• List of tasks
[1] According to the news excerpt, what share of the parents surveyed admitted to giving their children paracetamol before sending them to school?
[2] Reproduce word for word the part of the news excerpt that starts at the words "Moreover, 21 percent" and stops after "by the findings.".

====== Text excerpt

Moreover, 21 percent of those surveyed admitted to medicating their kids with paracetamol, such as Panodil, before sending them to school.

The FOLA parents’ organisation is shocked by the findings.

“I think it is absolutely crazy. It simply cannot be that a child goes to school sick and plays with lots of other children. Then we are faced with the fact that they will infect the whole institution,” said FOLA chair Signe Nielsen.

Pill pushers
At the Børnehuset daycare institution in Silkeborg a meeting was called where parents were implored not to bring their sick children to school.

At Børnehuset there are fears that parents prefer to pack their kids off with a pill without informing teachers.

“We occasionally have children who that they have had a pill for breakfast,” said headteacher Susanne Bødker. “You might think that it is a Panodil more than a vitamin pill, if it is a child who has just been sick, for example.”

Parents sick and tired
Parents, when confronted, often cite pressure at work as a reason for not being able to stay at home with their children.

Many declare that they simply cannot take another day off, as they are afraid of being fired.

Allan Randrup Thomsen, a professor of virology at KU, has heavily criticised the parents’ actions, describing the current situation as a “vicious circle”.

“It promotes the spread of viruses, and it adds momentum to a cycle where parents are pressured by high levels of sick-leave. If they then choose to send the children to daycare while they are still recovering, they keep the epidemic going in daycares, and this in turn puts a greater burden on the parents.”

============
====== Records

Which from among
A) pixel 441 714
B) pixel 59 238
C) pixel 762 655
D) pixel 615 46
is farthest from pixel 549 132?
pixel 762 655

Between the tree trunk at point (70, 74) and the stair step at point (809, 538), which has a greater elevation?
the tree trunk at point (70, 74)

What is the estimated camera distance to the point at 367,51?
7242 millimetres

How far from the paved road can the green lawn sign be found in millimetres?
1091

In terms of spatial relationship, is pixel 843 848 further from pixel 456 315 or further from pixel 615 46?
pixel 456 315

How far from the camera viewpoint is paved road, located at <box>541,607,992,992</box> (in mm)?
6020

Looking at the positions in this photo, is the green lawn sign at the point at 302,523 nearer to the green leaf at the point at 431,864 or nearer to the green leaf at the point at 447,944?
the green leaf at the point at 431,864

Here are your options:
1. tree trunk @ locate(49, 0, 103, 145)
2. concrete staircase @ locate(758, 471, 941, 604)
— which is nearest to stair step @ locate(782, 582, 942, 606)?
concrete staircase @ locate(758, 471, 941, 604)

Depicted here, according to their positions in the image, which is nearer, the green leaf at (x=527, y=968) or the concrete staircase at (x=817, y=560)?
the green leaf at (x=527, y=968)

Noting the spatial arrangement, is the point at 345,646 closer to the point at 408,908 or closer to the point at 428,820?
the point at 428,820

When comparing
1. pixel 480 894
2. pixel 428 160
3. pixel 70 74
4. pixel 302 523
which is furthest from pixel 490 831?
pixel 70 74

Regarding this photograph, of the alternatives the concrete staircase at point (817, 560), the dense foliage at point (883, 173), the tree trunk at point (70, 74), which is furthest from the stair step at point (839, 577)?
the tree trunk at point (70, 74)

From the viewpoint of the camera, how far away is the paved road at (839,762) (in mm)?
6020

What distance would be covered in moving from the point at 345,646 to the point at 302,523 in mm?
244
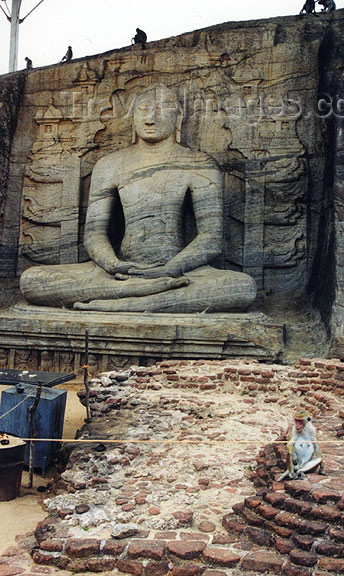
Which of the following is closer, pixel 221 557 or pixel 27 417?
pixel 221 557

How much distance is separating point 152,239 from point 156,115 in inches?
80.0

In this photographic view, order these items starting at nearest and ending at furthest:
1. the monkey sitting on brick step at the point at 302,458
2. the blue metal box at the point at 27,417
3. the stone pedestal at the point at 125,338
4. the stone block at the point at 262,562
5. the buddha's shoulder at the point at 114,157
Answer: the stone block at the point at 262,562 < the monkey sitting on brick step at the point at 302,458 < the blue metal box at the point at 27,417 < the stone pedestal at the point at 125,338 < the buddha's shoulder at the point at 114,157

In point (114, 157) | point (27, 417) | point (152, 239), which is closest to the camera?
point (27, 417)

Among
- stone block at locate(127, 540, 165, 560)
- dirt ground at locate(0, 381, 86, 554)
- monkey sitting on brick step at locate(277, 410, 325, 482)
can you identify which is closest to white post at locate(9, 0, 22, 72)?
dirt ground at locate(0, 381, 86, 554)

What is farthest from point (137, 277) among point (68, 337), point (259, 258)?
point (259, 258)

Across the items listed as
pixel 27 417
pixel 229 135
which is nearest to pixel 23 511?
pixel 27 417

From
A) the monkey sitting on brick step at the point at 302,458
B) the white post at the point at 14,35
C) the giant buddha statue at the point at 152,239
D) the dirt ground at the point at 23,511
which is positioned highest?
the white post at the point at 14,35

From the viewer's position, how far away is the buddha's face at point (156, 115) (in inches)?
404

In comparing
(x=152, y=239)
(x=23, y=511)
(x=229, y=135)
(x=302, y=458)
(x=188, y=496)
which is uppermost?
(x=229, y=135)

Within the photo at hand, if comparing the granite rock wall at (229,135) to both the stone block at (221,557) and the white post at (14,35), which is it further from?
the white post at (14,35)

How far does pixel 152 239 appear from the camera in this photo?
10047 millimetres

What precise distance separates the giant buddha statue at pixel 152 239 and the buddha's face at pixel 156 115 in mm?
16

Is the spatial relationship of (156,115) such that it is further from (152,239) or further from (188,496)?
(188,496)

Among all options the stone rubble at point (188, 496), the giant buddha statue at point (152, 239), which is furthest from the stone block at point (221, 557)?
the giant buddha statue at point (152, 239)
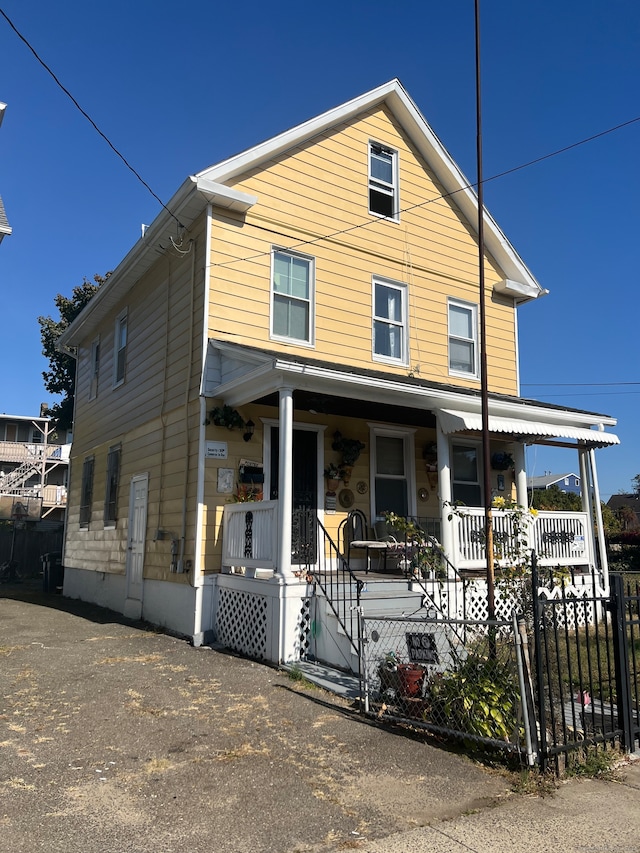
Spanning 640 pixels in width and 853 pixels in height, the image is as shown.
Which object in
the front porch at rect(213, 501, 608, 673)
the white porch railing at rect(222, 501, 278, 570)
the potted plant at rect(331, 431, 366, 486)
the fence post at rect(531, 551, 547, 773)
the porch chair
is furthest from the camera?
the potted plant at rect(331, 431, 366, 486)

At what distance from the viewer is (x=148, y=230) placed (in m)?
12.2

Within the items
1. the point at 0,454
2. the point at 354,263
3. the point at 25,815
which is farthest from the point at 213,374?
the point at 0,454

============

• Task responses
[1] 21 percent

[2]
Moreover, 21 percent of those surveyed admitted to medicating their kids with paracetamol, such as Panodil, before sending them to school.

The FOLA parents’ organisation is shocked by the findings.